Stated problem –
The records are set out below this line. Return exactly the lines from the one containing "How much physical" through the last, and exclude the pictures.

Given data –
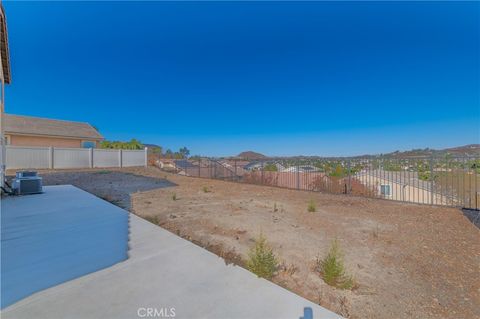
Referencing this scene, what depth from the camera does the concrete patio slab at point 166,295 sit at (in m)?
1.61

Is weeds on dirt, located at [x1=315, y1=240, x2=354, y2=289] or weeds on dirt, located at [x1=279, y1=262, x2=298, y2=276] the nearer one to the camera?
weeds on dirt, located at [x1=315, y1=240, x2=354, y2=289]

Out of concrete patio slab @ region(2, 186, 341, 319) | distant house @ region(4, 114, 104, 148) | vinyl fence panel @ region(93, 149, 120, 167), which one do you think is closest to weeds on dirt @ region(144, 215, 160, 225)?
concrete patio slab @ region(2, 186, 341, 319)

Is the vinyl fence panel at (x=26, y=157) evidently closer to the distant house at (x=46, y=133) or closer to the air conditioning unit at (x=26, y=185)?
the distant house at (x=46, y=133)

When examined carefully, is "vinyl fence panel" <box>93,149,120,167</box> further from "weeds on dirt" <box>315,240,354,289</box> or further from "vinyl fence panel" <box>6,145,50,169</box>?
"weeds on dirt" <box>315,240,354,289</box>

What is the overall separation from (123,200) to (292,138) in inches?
1043

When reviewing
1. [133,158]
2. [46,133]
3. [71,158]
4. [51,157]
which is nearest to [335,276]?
[51,157]

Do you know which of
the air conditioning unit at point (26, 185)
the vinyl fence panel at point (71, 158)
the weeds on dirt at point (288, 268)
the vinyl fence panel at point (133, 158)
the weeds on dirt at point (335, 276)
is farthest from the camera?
the vinyl fence panel at point (133, 158)

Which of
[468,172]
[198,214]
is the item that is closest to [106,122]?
[198,214]

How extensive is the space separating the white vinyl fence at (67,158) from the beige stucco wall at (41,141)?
486cm

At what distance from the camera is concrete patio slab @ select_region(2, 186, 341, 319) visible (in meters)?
1.61

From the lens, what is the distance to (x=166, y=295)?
1817mm

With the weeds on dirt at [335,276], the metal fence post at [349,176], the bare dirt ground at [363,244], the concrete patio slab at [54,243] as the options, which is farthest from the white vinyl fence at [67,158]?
the weeds on dirt at [335,276]

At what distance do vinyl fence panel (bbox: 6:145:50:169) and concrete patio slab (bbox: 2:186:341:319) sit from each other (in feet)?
47.4

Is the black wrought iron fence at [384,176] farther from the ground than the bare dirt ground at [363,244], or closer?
farther from the ground
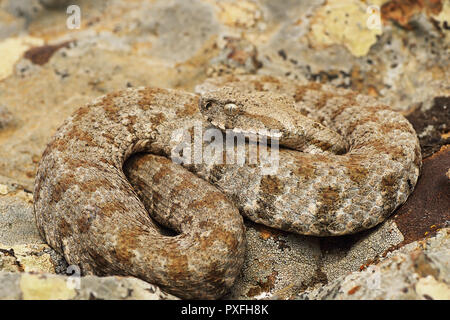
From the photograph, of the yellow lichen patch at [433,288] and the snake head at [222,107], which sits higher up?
the snake head at [222,107]

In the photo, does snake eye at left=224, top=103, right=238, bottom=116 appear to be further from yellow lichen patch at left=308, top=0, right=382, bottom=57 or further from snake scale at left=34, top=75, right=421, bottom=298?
yellow lichen patch at left=308, top=0, right=382, bottom=57

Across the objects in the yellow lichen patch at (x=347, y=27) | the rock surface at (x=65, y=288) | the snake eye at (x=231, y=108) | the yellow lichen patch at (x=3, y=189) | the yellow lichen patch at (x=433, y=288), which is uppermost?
the yellow lichen patch at (x=347, y=27)

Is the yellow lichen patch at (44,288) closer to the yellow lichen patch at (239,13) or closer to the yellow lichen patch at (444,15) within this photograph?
the yellow lichen patch at (239,13)

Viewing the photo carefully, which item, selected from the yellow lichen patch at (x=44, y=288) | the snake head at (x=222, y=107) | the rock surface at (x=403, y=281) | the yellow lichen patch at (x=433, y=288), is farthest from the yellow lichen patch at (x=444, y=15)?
the yellow lichen patch at (x=44, y=288)

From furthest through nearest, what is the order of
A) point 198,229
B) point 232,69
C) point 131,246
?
1. point 232,69
2. point 198,229
3. point 131,246

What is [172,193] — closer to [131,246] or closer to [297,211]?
[131,246]
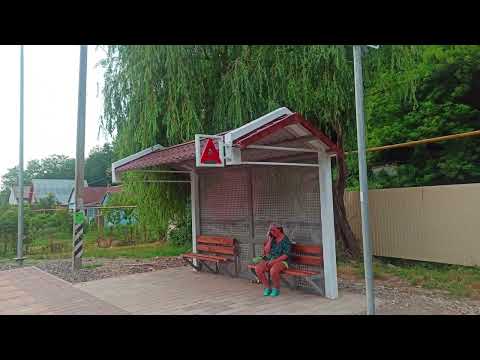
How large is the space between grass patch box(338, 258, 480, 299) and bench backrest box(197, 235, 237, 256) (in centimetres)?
248

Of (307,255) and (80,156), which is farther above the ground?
(80,156)

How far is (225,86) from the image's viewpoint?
873cm

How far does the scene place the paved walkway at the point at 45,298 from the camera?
653 cm

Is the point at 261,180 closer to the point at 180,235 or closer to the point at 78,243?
the point at 78,243

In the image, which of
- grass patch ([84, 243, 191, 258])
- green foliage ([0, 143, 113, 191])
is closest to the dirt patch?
grass patch ([84, 243, 191, 258])

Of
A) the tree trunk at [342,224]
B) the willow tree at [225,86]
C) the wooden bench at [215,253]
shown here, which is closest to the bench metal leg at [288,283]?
the wooden bench at [215,253]

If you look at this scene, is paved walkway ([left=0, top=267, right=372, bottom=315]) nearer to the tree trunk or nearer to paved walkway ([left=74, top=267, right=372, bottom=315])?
paved walkway ([left=74, top=267, right=372, bottom=315])

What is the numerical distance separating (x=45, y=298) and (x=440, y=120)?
11.6m

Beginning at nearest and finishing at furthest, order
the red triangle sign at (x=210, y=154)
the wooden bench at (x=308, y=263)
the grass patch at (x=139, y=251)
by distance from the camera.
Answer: the red triangle sign at (x=210, y=154) → the wooden bench at (x=308, y=263) → the grass patch at (x=139, y=251)

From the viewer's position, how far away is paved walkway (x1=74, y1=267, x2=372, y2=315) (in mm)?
6102

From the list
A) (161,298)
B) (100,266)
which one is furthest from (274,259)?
(100,266)

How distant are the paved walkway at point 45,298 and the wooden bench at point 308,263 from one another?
8.97ft

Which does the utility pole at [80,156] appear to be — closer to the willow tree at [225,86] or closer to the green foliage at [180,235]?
the willow tree at [225,86]

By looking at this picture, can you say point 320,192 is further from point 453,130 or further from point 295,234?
point 453,130
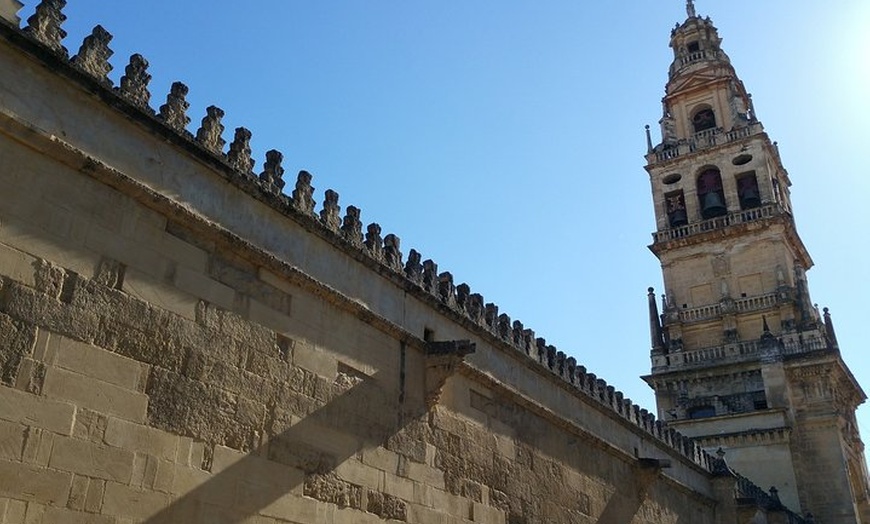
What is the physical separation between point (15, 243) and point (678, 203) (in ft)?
90.6

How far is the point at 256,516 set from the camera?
655 centimetres

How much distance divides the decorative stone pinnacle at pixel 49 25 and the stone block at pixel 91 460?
2888mm

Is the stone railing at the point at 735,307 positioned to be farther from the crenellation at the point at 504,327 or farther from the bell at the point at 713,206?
the crenellation at the point at 504,327

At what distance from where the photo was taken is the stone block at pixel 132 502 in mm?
5445

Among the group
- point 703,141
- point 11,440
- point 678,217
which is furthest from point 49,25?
point 703,141

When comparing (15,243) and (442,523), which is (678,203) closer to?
(442,523)

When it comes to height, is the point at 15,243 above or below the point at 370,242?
below

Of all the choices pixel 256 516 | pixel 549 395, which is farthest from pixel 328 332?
pixel 549 395

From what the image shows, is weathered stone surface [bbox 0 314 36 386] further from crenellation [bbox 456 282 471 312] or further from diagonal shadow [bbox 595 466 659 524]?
diagonal shadow [bbox 595 466 659 524]

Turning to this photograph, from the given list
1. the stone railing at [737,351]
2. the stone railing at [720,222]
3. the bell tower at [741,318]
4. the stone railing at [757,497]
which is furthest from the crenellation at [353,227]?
the stone railing at [720,222]

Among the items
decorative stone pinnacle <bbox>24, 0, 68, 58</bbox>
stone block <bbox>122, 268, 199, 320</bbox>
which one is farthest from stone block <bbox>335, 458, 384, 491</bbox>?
decorative stone pinnacle <bbox>24, 0, 68, 58</bbox>

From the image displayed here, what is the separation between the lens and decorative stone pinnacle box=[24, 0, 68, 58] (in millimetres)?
5949

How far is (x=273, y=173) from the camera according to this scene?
7.86m

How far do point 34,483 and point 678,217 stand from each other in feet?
90.1
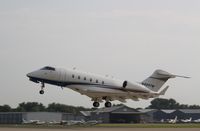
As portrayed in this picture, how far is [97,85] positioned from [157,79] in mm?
12002

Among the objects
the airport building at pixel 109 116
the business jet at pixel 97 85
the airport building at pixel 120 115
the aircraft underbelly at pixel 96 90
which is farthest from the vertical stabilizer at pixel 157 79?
the airport building at pixel 120 115

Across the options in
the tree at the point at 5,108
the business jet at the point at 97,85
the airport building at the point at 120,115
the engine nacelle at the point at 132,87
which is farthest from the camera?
the tree at the point at 5,108

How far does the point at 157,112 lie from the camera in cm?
18262

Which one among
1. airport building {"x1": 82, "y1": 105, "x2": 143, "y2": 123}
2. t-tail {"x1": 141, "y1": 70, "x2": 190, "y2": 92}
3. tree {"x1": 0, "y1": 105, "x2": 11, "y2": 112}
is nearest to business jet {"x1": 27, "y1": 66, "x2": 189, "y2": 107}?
t-tail {"x1": 141, "y1": 70, "x2": 190, "y2": 92}

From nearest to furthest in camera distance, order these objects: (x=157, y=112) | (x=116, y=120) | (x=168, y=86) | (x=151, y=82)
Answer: (x=168, y=86) < (x=151, y=82) < (x=116, y=120) < (x=157, y=112)

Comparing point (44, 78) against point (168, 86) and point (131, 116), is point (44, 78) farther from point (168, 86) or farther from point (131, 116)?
point (131, 116)

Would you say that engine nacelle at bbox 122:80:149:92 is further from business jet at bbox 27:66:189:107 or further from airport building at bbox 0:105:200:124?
airport building at bbox 0:105:200:124

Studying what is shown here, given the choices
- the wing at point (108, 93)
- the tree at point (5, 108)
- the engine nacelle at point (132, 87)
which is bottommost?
the wing at point (108, 93)

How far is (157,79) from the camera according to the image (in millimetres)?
75688

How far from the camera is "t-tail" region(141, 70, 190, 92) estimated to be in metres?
75.0

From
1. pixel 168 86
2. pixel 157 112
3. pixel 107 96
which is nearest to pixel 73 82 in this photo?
pixel 107 96

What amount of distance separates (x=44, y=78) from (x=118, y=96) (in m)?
11.7

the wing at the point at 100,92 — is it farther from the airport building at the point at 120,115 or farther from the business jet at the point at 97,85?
the airport building at the point at 120,115

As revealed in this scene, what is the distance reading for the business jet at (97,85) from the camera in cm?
6525
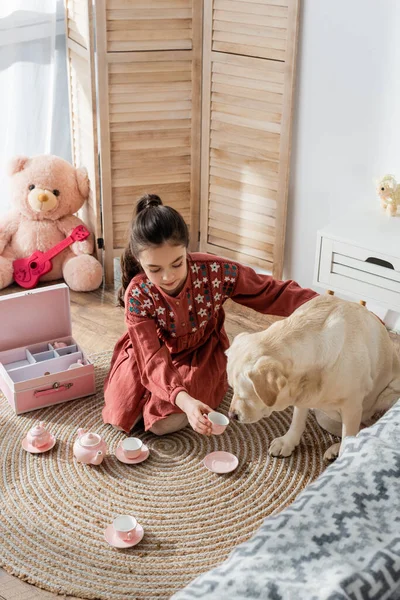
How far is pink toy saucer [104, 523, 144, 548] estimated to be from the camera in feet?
6.20

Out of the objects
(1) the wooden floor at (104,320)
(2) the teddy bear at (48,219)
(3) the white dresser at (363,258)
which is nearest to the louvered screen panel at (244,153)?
(1) the wooden floor at (104,320)

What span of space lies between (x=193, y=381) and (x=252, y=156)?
1133mm

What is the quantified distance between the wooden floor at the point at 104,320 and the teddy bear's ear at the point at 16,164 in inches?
20.9

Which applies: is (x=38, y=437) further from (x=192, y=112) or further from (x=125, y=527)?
(x=192, y=112)

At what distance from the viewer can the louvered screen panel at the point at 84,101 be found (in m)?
3.01

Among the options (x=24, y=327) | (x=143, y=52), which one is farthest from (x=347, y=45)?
(x=24, y=327)

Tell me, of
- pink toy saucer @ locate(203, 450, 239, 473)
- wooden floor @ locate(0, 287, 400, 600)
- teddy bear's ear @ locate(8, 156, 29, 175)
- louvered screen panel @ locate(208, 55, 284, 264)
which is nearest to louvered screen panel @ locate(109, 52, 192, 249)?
louvered screen panel @ locate(208, 55, 284, 264)

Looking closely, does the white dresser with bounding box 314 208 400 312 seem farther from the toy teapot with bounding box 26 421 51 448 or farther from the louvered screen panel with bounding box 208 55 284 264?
the toy teapot with bounding box 26 421 51 448

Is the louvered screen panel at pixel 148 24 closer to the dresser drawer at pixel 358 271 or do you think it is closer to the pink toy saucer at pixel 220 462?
the dresser drawer at pixel 358 271

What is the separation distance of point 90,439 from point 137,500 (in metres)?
0.25

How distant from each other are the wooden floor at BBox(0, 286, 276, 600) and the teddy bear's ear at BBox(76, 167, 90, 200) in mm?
453

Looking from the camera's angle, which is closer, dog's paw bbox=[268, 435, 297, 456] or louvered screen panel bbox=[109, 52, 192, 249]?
dog's paw bbox=[268, 435, 297, 456]

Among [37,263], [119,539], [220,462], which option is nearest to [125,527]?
[119,539]

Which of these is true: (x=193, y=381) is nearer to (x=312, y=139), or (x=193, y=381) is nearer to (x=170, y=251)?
(x=170, y=251)
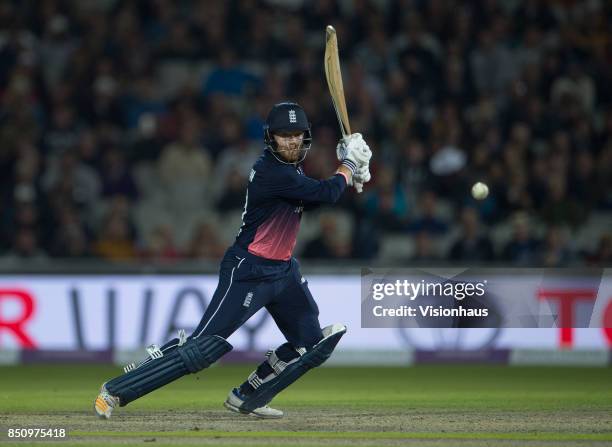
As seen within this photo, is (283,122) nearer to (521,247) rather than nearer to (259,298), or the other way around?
(259,298)

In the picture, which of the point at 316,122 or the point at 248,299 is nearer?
the point at 248,299

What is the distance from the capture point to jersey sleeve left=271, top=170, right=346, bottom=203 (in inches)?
340

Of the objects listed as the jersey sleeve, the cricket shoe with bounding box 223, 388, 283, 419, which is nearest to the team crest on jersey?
the jersey sleeve

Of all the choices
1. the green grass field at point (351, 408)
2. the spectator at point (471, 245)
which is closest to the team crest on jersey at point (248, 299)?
the green grass field at point (351, 408)

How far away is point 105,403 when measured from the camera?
8664 millimetres

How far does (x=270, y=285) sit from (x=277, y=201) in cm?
58

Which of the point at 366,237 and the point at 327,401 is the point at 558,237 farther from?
the point at 327,401

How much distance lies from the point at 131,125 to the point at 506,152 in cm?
537

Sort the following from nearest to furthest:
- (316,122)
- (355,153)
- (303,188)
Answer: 1. (303,188)
2. (355,153)
3. (316,122)

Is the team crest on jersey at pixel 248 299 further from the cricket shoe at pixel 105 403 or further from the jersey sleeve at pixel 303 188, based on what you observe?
the cricket shoe at pixel 105 403

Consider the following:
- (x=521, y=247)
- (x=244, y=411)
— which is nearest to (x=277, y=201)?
(x=244, y=411)

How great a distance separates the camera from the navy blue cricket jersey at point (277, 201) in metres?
8.66

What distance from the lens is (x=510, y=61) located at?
59.8ft

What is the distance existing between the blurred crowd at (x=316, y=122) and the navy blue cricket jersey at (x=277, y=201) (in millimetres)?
6496
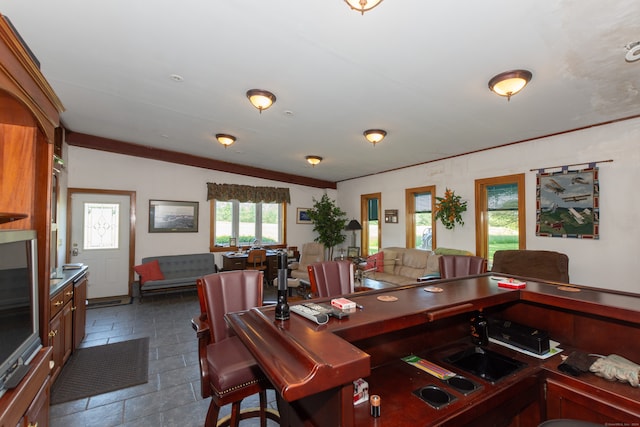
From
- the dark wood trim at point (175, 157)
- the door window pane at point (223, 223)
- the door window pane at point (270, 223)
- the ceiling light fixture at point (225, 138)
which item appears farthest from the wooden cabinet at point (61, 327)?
the door window pane at point (270, 223)

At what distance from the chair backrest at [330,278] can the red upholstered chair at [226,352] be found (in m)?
0.51

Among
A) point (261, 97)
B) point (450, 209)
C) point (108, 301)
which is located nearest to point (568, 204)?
point (450, 209)

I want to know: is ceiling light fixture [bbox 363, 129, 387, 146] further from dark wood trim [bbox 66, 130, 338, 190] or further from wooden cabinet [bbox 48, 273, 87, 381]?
wooden cabinet [bbox 48, 273, 87, 381]

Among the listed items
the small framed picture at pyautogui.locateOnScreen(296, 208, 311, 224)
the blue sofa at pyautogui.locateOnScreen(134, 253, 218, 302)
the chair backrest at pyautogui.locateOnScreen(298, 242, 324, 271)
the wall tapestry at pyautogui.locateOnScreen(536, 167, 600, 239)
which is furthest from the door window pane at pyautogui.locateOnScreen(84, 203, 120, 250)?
the wall tapestry at pyautogui.locateOnScreen(536, 167, 600, 239)

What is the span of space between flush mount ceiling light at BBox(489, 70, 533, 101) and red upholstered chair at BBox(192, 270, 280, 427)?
9.15ft

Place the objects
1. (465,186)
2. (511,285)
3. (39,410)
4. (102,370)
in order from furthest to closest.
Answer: (465,186) < (102,370) < (511,285) < (39,410)

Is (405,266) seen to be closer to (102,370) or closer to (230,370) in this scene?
(230,370)

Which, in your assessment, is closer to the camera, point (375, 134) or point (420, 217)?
point (375, 134)

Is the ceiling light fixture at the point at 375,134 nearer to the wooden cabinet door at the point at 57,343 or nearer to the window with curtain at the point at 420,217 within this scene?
the window with curtain at the point at 420,217

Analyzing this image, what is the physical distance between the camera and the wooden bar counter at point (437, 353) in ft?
2.84

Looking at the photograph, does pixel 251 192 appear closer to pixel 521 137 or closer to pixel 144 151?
pixel 144 151

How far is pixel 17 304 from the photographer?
4.25ft

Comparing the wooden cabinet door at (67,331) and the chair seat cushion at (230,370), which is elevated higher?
the chair seat cushion at (230,370)

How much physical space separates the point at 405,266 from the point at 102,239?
6031mm
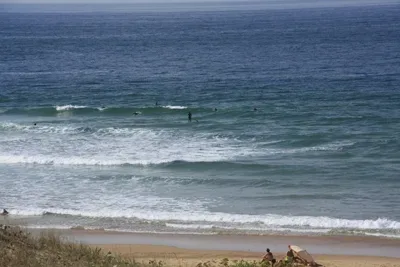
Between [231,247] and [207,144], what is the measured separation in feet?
52.4

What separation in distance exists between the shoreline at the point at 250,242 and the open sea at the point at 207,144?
0.67 meters

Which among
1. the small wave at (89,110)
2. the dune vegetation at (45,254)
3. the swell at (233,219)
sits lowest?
the small wave at (89,110)

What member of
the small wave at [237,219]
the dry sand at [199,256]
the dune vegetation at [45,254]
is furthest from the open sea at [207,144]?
the dune vegetation at [45,254]

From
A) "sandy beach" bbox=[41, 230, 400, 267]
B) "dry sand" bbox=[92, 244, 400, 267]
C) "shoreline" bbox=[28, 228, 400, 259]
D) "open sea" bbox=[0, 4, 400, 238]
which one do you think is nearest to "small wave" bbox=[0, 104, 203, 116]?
"open sea" bbox=[0, 4, 400, 238]

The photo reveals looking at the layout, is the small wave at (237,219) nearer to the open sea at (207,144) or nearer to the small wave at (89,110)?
the open sea at (207,144)

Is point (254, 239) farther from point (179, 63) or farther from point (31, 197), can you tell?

Exercise solution –
How much physical space separates the point at 405,266 from the point at 102,239?
6031mm
Between [231,247] and [207,144], what is the measured separation in feet?
52.4

What separation in distance exists between the shoreline at the point at 250,242 and the open sea at the point at 207,144?
0.67 meters

Which among
1. the small wave at (89,110)
2. the dune vegetation at (45,254)
3. the swell at (233,219)
sits lowest?
the small wave at (89,110)

What member of
the small wave at [237,219]
the dry sand at [199,256]
the dune vegetation at [45,254]
is furthest from the open sea at [207,144]?
the dune vegetation at [45,254]

From
A) "sandy beach" bbox=[41, 230, 400, 267]
B) "dry sand" bbox=[92, 244, 400, 267]
C) "shoreline" bbox=[28, 228, 400, 259]
D) "open sea" bbox=[0, 4, 400, 238]
which one do you think is nearest to "small wave" bbox=[0, 104, 203, 116]?
"open sea" bbox=[0, 4, 400, 238]

The photo reveals looking at the layout, is the small wave at (237,219) nearer to the open sea at (207,144) or nearer to the small wave at (89,110)?
the open sea at (207,144)

Is point (254, 239) farther from point (179, 63) or farther from point (31, 197), can you tell?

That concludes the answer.